Afghanistan heads agenda for Hague in US

William Hague will hold talks in Washington today on his first overseas visit after being appointed Foreign Secretary in the new coalition government.

The conflict in Afghanistan is likely to top the agenda for his discussions with United States secretary of state Hillary Clinton.

Mr Hague has promised to pursue a "solid but not slavish relationship" with America, while recognising the "huge importance" of the so-called special relationship.

He arrives hot on the heels of a four-day visit by Afghan president Hamid Karzai - who he has said would be urged by the new power-sharing administration to meet his commitments.

The Government "will give time and support for the strategy to succeed" but "that does involve the government of president Karzai implementing any commitments that it has made.

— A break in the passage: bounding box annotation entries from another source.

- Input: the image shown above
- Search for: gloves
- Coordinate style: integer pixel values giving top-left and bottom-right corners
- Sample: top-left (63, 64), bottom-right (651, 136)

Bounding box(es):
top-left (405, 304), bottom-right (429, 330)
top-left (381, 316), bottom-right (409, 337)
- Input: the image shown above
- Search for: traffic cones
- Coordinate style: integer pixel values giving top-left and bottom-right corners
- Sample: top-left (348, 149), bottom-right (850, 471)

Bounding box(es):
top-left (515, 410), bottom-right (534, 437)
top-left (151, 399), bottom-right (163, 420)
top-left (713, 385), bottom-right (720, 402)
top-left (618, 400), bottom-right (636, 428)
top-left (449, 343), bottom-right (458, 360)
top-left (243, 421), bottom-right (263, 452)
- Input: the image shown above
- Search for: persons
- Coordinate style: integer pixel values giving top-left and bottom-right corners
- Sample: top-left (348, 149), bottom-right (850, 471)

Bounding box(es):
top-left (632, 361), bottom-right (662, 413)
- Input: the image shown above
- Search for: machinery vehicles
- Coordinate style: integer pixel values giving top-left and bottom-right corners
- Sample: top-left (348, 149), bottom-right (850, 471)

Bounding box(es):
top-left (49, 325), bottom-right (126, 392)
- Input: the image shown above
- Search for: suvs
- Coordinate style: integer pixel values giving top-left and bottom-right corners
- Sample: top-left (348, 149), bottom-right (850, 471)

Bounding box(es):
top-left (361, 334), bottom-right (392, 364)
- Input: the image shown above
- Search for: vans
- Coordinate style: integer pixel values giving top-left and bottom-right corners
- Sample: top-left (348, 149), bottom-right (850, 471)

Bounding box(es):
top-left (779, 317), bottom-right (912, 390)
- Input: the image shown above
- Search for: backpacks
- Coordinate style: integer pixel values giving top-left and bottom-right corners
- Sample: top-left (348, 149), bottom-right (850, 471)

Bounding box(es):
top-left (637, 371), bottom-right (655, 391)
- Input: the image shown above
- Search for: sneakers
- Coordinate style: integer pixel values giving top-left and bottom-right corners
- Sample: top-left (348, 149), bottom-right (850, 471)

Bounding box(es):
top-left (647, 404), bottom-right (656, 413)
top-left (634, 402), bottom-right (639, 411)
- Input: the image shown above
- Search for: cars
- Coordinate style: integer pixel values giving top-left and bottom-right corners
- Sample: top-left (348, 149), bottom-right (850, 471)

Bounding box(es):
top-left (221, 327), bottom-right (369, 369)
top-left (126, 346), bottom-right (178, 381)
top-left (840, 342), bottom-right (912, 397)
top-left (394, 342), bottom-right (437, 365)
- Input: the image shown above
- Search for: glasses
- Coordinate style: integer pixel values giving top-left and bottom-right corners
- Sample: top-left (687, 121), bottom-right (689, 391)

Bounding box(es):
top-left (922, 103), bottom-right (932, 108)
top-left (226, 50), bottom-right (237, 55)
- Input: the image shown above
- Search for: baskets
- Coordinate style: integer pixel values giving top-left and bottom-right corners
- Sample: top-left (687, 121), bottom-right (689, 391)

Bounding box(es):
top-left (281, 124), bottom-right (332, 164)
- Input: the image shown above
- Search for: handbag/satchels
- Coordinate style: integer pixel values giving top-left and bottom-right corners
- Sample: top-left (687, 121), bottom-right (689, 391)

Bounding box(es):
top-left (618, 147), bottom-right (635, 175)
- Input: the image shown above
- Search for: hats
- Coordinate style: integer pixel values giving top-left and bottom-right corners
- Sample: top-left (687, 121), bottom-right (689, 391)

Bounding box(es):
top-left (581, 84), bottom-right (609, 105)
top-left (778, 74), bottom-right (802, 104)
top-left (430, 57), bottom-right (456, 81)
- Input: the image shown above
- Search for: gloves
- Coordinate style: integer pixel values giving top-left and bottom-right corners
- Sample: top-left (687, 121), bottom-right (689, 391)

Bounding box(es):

"He has been in Washington all week, president Karzai, working with the US government on their strategic partnership for the future, on implementing the commitments made, so of course we are hoping he will do that," the Foreign Secretary told the BBC.

He said British troops would remain in Afghanistan until "their job is done" and refused to set any "artificial deadline" for the withdrawal of armed forces from the conflict zone.

"We will take stock together, but we are not looking here at setting artificial deadlines, arbitrary deadlines, a date of withdrawal," he said.

There were no "sharp differences" between the approaches of the Conservatives and their Liberal Democrat coalition partners on the conflict, he insisted.

US President Barack Obama was the first world leader to telephone David Cameron to congratulate him on becoming Prime Minister.

His country had "no closer friend and ally than the United Kingdom", Mr Obama told him and extended an invitation to the White House in July.

Asked about the special relationship as he took up his new role, Mr Hague said: "No doubt we will not agree on everything,

"But they remain, in intelligence matters, in nuclear matters, in international diplomacy, in what we are doing in Afghanistan, the indispensable partner of this country.

"So that approach will be very much alive under this coalition Government."

General Sir Richard Dannatt, the former head of the Army, said he thought David Cameron and Nick Clegg understood that Afghanistan "is a really important issue".

He told BBC Radio 4's Today programme: "It was no surprise I think that William Hague has gone to the United States this morning and top of the agenda is Afghanistan.

"It is absolutely right that our government, the US government talks about these things and we are all absolutely clear that a) this is important, b) it's got to be done well and let's get on with it as quickly as we can."